L’attesa della manifestazione del Signore nella sua dimensione finale del tempo e della storia ha assunto nella celebrazione liturgica e nell’iconografia un aspetto particolarmente suggestivo, chiamato “etimasia”: nei suoi elementi essenziali riproduce un trono vuoto, sormontato da una croce; vi si può trovare anche il Libro della Scrittura o la rappresentazione dell'agnello apocalittico. Sta a significare presenza invisibile di Cristo nei luoghi di riunione liturgica. Il trono è quindi quello di Cristo. Verrà da lui occupato al suo ritorno sulla terra per il giudizio universale. Gli attributi del trono comprendono a volte anche un cuscino, sul quale è deposto il mantello da giudice.
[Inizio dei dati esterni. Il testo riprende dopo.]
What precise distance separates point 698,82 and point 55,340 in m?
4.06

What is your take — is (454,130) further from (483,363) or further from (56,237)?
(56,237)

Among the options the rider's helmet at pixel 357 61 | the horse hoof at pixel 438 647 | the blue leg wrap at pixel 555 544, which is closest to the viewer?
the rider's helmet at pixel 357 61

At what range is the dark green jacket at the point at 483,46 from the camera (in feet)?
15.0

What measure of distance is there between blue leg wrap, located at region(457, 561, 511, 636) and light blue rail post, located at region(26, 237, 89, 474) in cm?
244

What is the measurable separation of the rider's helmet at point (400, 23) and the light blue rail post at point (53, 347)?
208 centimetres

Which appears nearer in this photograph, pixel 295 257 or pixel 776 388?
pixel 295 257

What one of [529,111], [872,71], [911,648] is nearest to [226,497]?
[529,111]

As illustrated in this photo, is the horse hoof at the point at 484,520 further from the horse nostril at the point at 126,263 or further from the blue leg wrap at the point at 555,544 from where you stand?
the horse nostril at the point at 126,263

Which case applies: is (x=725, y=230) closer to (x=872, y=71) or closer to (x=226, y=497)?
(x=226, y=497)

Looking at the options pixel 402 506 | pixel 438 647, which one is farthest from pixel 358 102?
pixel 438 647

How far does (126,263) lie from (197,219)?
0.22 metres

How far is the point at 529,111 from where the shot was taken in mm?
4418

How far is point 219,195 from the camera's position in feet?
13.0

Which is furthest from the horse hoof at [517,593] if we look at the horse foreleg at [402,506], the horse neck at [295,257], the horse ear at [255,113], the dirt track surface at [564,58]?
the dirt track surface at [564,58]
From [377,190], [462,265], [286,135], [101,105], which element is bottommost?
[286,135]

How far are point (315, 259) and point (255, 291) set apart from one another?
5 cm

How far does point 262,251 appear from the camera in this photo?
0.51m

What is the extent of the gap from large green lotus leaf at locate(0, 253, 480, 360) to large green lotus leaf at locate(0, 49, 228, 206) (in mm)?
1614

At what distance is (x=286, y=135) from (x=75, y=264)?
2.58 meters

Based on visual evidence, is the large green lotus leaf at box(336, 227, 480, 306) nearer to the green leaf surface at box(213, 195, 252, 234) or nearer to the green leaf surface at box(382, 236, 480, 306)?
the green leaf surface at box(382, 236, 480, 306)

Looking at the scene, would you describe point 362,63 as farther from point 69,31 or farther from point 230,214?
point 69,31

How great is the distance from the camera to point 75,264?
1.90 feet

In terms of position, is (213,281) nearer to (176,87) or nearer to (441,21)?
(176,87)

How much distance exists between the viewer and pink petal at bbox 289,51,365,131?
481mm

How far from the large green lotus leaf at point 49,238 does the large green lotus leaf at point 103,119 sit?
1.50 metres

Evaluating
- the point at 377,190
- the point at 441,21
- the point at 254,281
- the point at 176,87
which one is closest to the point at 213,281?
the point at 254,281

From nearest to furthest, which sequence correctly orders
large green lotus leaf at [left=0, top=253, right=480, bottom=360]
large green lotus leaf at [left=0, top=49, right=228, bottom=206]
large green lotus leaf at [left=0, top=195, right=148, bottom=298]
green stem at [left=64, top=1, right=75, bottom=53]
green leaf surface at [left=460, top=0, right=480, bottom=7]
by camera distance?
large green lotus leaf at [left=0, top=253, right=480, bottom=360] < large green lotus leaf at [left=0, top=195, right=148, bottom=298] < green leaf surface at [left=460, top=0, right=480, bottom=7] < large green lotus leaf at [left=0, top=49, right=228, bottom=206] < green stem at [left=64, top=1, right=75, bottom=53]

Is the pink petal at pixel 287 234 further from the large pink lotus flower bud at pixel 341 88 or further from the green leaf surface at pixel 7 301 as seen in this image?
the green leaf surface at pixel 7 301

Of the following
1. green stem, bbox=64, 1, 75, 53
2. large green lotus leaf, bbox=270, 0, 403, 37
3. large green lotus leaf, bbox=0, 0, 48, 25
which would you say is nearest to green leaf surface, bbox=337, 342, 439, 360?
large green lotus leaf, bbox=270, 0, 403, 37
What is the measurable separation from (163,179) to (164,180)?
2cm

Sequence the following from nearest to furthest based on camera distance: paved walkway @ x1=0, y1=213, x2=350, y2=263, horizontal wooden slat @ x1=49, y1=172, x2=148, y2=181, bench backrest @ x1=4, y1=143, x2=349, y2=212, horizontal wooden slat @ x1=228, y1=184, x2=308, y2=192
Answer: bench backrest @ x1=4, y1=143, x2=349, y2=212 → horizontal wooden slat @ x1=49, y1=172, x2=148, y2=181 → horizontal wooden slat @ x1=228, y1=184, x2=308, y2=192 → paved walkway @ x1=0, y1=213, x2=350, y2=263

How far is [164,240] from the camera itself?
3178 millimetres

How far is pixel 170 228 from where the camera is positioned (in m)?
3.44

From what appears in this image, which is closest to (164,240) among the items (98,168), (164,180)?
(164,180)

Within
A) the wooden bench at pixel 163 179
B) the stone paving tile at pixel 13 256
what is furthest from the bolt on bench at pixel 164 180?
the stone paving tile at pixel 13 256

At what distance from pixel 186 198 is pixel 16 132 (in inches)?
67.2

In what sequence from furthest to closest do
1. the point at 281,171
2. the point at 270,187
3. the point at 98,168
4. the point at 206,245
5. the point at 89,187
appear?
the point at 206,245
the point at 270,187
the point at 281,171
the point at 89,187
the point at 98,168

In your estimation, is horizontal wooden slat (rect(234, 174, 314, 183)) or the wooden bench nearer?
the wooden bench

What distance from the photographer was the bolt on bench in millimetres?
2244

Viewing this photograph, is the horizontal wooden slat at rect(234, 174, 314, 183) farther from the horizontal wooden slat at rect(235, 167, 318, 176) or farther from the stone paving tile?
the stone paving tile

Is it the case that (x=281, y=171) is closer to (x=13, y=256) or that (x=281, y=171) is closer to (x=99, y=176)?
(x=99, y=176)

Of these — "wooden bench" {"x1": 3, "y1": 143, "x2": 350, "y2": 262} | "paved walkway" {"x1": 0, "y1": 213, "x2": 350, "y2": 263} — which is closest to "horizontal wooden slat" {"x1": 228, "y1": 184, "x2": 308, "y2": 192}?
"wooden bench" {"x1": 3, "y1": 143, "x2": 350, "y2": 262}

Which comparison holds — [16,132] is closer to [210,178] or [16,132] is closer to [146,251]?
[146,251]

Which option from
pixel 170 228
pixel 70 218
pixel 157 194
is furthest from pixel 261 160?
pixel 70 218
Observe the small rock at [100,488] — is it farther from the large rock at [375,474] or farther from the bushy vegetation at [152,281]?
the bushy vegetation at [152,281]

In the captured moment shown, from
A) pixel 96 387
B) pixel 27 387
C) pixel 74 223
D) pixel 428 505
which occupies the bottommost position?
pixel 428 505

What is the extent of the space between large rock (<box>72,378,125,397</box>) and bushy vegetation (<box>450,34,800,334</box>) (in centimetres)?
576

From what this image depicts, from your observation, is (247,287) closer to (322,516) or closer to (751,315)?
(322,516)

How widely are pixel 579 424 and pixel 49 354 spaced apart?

Si ha così un chiaro riferimento al giudizio finale, richiamato anche dalla presenza di un libro chiuso, il libro della vita, che sarà aperto alla fine. La Croce e gli strumenti della Passione rimandano all'azione salvifica di Cristo.
Il vegliare pertanto non si limita alla preparazione della festa del Natale, ma è un forte richiamo che coinvolge tutta la vita a partire dal presente vissuto intensamente, da svegli, come il portinaio del vangelo, in modo da essere trovato pronto alla venuta, non prevedibile, del padrone.
Nella parte precedente al nostro brano evangelico, i discepoli avevano interrogato il maestro circa il “quando” si sarebbero realizzati gli avvenimenti a cui faceva cenno Gesù, ma l’evangelista Marco vuole allontanare l’attenzione dei suoi lettori dal “quando” per focalizzarla sulla “persona” di Gesù, sul suo ritorno e la piccola parabola contenuta nel vangelo di oggi è organizzata in tre “tempi”, appunto per significare il ritmo della vita cristiana: il tempo in cui sono affidate delle responsabilità, il tempo dell’attesa e il tempo del ritorno del Signore, con l’invito “vegliate” ripetuto quattro volte, ad indicare l’importanza fondamentale di tenere fisso lo sguardo sul Signore Gesù, invisibile ma pur sempre presente con il suo Spirito Santo nella Chiesa e nel mondo.
Per concludere possiamo allora considerare il “vegliare” come un processo di conversione che si snoda attraverso questi momenti: penetrare nelle zone non evangelizzate di noi stessi, vivere con intensità straordinaria il presente, allenare gli occhi del cuore a cogliere i segni della venuta del Signore nella storia, divenire segni del Regno, concretamente questo significa avere gli occhi aperti, il cuore desto e le mani operose. Solo così potremo celebrare in pienezza la memoria della venuta del Signore nella storia umana e vivere intensamente il presente con lo sguardo pieno di fiducia e di speranza nel compimento glorioso della nostra storia personale e nella storia dell’umanità intera.